The role of marketing for startups: A literature review based on data mining keywords

Aiming to understand the role of marketing for startups, a study through the data mining of 236 scientific articles has been made to detect certain keywords that potentially would give a better understanding of this relationship.

Technique: Data cleaning, data aggregation, data mining, data vizualization. 

Tools: Excel and RStudio.

April 17, 2019

(unavailable since I am not sure if I can share the 236 scientific articles in GitHub)


  1. What is the role of marketing for start-ups?
  2. How feasible is gathering relevant information out of data mining the keywords in scientific articles for writing a literature review?

The data-driven answers

  1. By writing the literature based on mining the scientific articles, a framework (see Framework below) has been created that highlights the role that marketing in startups should have. Startups should focus on market orientation, in order to seek a sustainable competitive advantage by creating value for customers. The literature highlights the importance of having an innovative orientation, strong marketing relationships, proactive with a good market reaction and recently taking advantage of digital tools.
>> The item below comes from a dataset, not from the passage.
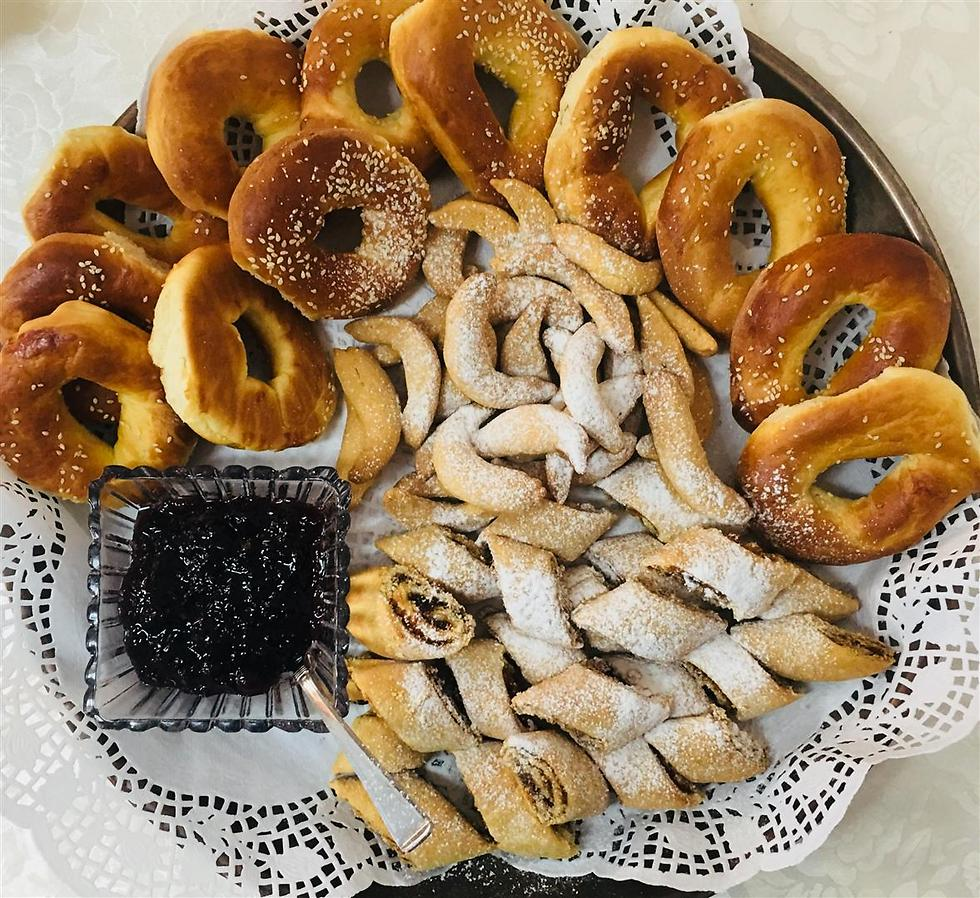 """עוגיות מהמטבח הכורדי של """"שולה משתולה"""" (צילום: לין לוי) (צילום: לין לוי)"""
  2. The feasibility of the use of data mining as a tool for the analysis of scientific articles has been demonstrated when achieving the aim of transforming information into knowledge. We found that the terms “competitive advantage”, “market orientation” and “value creation” where the most present keywords in the analysed scientific articles. This allowing us to write a relevant literature review.

Biggest challenges

  • Gather 236 scientific articles.
  • In one step of the process a qualitative analysis (hence, more subjective to the author’s preferences and beliefs) had been necessary.

Future research

This research can be considered for startups in general, however, future researchers should focus their resources on researching different types of startups in different types of industries and contexts.

The mining of data could potentially be used for forecasting by using a linear regression model taking into account the variables and its number of mentions in scientific articles and the demand of a product or service.

Highlighted code

					df<-data.frame(doc_id=1:236,text=myextract$text, stringsAsFactors = F)
corpus<- VCorpus(DataframeSource(df)) 
Tokenizer <- function(x) NGramTokenizer(x, Weka_control(min = 2, max = 2))
dtm <- TermDocumentMatrix(corpus, control = list(tokenize = Tokenizer))
BigramDF = t(as.matrix( dtm )))
m <- as.matrix(dtm)
v <- sort(rowSums(m),decreasing=TRUE)
d <- data.frame(word = names(v),freq=v)
head(d, 25)
wordcloud(words = d$word, freq = d$freq, min.freq = 1, max.words=200, random.order=FALSE, rot.per=0.36, colors=brewer.pal(8, "Dark2"))
write.table(d, file="DM2TS.csv", sep=",")